The bank’s data showed that cumulative growth in the FNB Holiday Towns House Price Index since pre-boom levels of early-2001 is almost the same as that of the National House Price Index over the same period.
The index predominantly comprises coastal towns whose housing markets are deemed to be strongly driven by holiday home demand, has had a reasonably good run since around 2013, said household and property sector strategist at FNB Home Loans, John Loos.
However, in recent quarters this index has seen its growth starting to lose momentum, from a relative high of 5.8% year-on-year, as at the third quarter of 2016, to 5.4% by the first quarter of 2017.
“5.4% year-on-year price growth is not yet a bad number for these highly cyclical markets, and still quite solid compared to our also-cyclical Mining Towns grouping for example.
“Nevertheless, we would expect some further slowing in house price growth in holiday towns as a group in the near term, given the constrained nature of household sector finances in what remains a very weak economic growth environment,” said Loos.

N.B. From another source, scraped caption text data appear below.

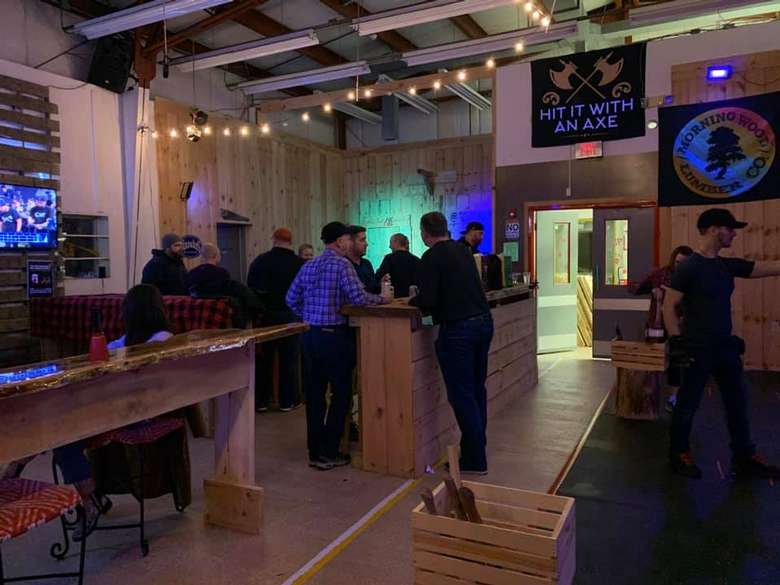people at axe throwing place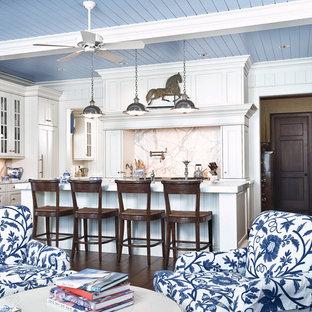 Modelo de cocina tradicional, abierta, con armarios con paneles empotrados, puertas de armario blancas, salpicadero blanco, electrodomésticos con paneles y salpicadero de mármol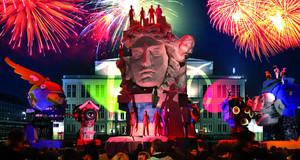 Visualisierung mehrerer überlebensgroßer Skulpturen zum Stadtfestspiel auf dem Augustusplatz. Eine Menschenmenge schaut zu. Ein Feuerwerk ist am Himmerl.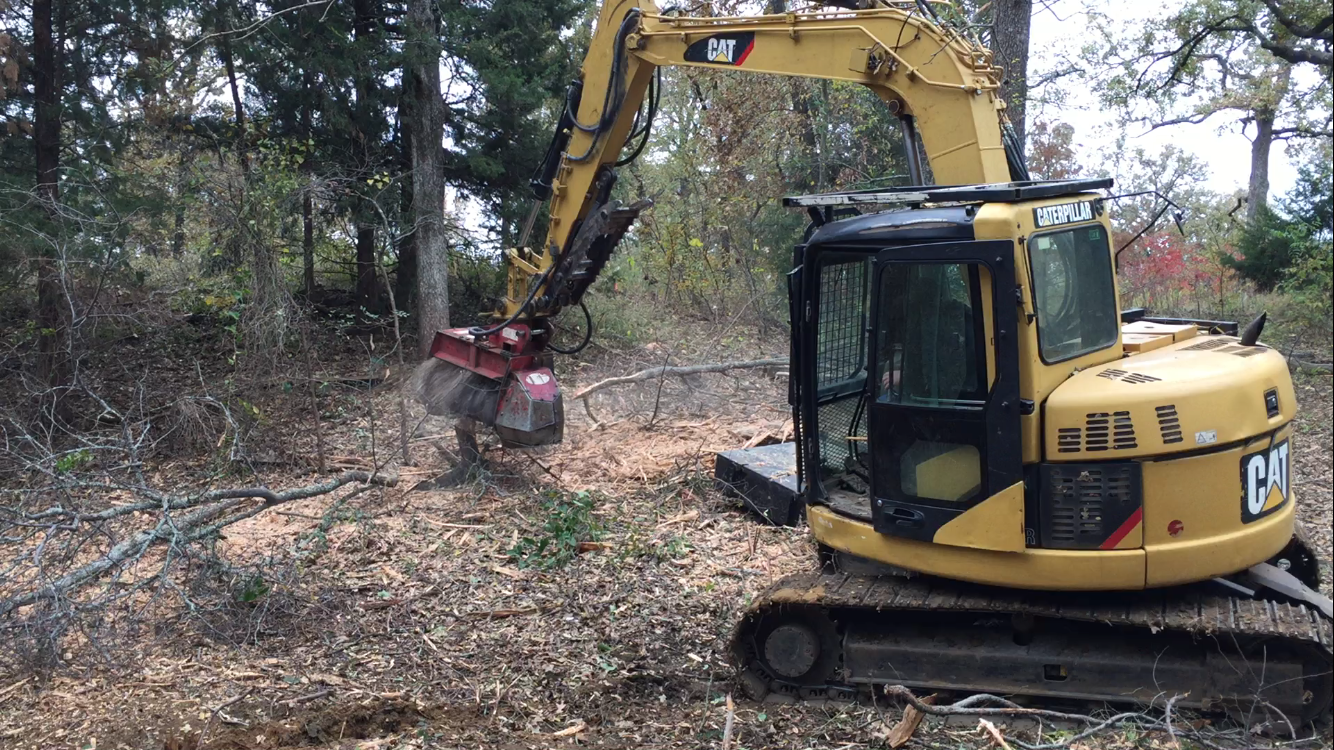 cat 308c with Fecon mulching attachment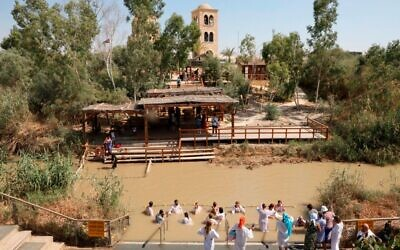 The Jordan River, holy to so many faiths. Here, Christian pilgrims are baptized at the baptismal site known as Qasr al-Yahud near the West Bank town of Jericho on September 13, 2019. Getty Images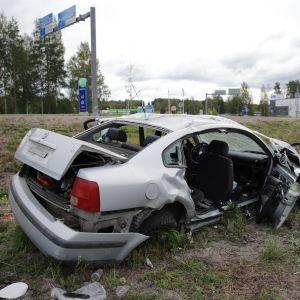Liikenneonnettomuudessa vaurioitunut auto tien sivussa.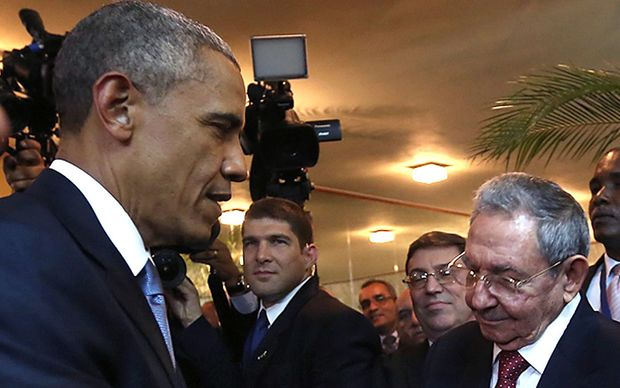 Cuban President Raul Castro and US President Barack Obama shake hands in Panama City.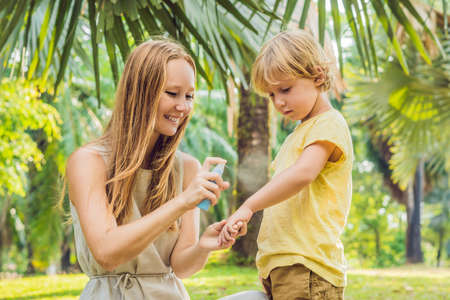 Mom and son use mosquito spray.Spraying insect repellent on skin outdoor Reklamní fotografie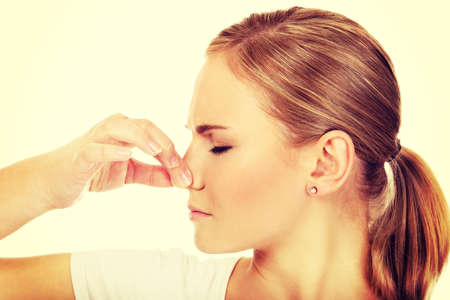 bad smell: Young woman holding her nose because of a bad smell.
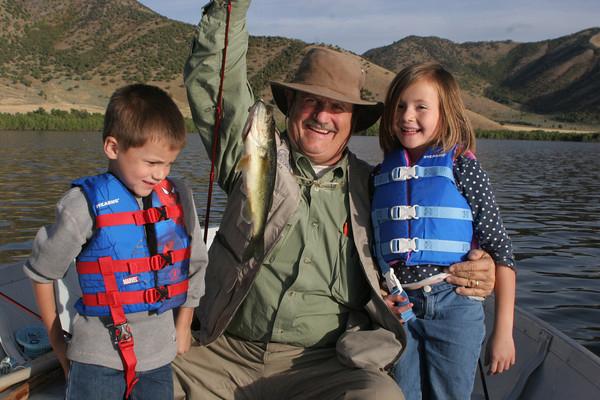 Man fishing with grandchildren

Whereas national average house price rate of change returned to positive year-on-year growth as early as the first quarter of 2010, on the back of major interest rate reduction in 2009, the Holiday Towns House Price Index only came “sustainably” out of deflation in the third quarter of 2012.
“This means that, since the first quarter of 2010, cumulative house price growth for the holiday towns grouping has totaled 22.56%, significantly under-performing our deeds data version of the FNB National House Price Index whose cumulative price growth over the same period has been a more significant 51.38%,” Loos said.
The analyst said that the underperformance by holiday town markets since the 2008/9 recession has much to do with a major affordability challenge that was created by these markets strongly outperforming the national average over the period 2004 to around 2007 in terms of house price growth.